Dari dua tinjauan di atas dapat dimaknai bahwa jiwa gagah berani masyarakat Badung akan menempel pada seluruh simbul-simbuk kehidupan masyarakat Badung. Mulai dari penampilan busana sampai bangunan rumahnya. Busana “kampuh mekeber” sampai di dada dan “udeng Dara Kepek” merupakan cerminan dari jiwa gagah dan berani dari pemakainya. Tembok “penyengker” yang besar dengan bahan batu bata merah tanpa adanya bahan lain merupakan cerminan dari jiwa gagah dan berani dari pemiliknya. Demikian pula dengan bentuk dan hiasan “Patra” yang berbeda dengan daerah lain merupakan identitas “ceciren” dari masyarakat Badung.

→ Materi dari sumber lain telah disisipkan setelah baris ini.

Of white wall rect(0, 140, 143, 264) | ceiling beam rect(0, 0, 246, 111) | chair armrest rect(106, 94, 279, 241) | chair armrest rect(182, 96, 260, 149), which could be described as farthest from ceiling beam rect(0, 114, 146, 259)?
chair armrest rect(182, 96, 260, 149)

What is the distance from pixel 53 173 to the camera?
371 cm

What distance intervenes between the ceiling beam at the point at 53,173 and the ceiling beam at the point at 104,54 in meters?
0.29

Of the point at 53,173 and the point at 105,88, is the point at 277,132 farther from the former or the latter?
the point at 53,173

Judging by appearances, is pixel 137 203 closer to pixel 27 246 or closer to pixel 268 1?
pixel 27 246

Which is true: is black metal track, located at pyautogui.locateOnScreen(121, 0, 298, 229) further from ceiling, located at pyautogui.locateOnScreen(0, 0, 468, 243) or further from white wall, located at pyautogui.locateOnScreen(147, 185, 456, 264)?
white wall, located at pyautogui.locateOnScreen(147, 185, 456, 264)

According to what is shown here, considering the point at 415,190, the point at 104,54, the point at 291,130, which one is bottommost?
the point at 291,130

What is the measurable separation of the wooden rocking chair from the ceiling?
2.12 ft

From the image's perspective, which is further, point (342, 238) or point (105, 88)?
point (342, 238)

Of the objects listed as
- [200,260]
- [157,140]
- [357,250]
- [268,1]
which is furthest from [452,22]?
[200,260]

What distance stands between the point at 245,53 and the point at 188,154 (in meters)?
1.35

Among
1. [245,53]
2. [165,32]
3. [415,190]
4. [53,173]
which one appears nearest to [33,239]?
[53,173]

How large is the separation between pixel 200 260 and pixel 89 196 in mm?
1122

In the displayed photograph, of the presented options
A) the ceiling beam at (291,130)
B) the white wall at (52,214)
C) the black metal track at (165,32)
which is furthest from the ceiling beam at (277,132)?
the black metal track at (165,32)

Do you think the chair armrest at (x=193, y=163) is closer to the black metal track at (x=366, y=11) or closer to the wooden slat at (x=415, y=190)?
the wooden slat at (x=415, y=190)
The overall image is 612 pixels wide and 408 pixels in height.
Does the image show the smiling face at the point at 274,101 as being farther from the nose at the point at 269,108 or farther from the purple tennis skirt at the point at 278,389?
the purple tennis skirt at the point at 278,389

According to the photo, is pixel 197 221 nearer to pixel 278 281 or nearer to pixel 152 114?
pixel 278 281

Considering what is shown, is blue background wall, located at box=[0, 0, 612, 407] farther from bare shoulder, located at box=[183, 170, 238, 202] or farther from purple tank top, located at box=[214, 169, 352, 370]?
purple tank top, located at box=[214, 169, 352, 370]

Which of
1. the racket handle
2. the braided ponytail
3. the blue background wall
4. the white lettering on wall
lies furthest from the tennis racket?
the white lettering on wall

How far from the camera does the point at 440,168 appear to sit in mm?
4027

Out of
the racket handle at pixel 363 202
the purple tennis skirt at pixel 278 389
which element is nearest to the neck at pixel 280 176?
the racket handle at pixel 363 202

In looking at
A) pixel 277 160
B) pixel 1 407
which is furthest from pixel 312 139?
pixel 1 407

Menggunakan bahan bangunan yang ada di dalam negeri “dalam kerajaan Badung” merupakan cerminan terhadap kecintaan dan kebanggaan terhadap negeri sendiri.

Pura Satria

Pada jaman ini, identitas tersebut masih tersimpan dalam naluri masyarakat Badung dan Denpasar. Pada setiap kesempatan, bila situasi, kondisi serta dana mendukung, masyarakat di kedua wilayah ini akan kembali ke jati diri yang dituntun oleh nalurinya. Walaupun bahan bangunan tidak lagi mudah didapatkan di wilayah ini, namun kerinduan akan kejayaan masa lampau, akan menuntun masyarakat Badung dan Denpasar untuk meraih masa kejayaan tersebut.

10 Juni 2015, A.A.Ngr.A.Wira Bima Wikrama, ST, M.Si.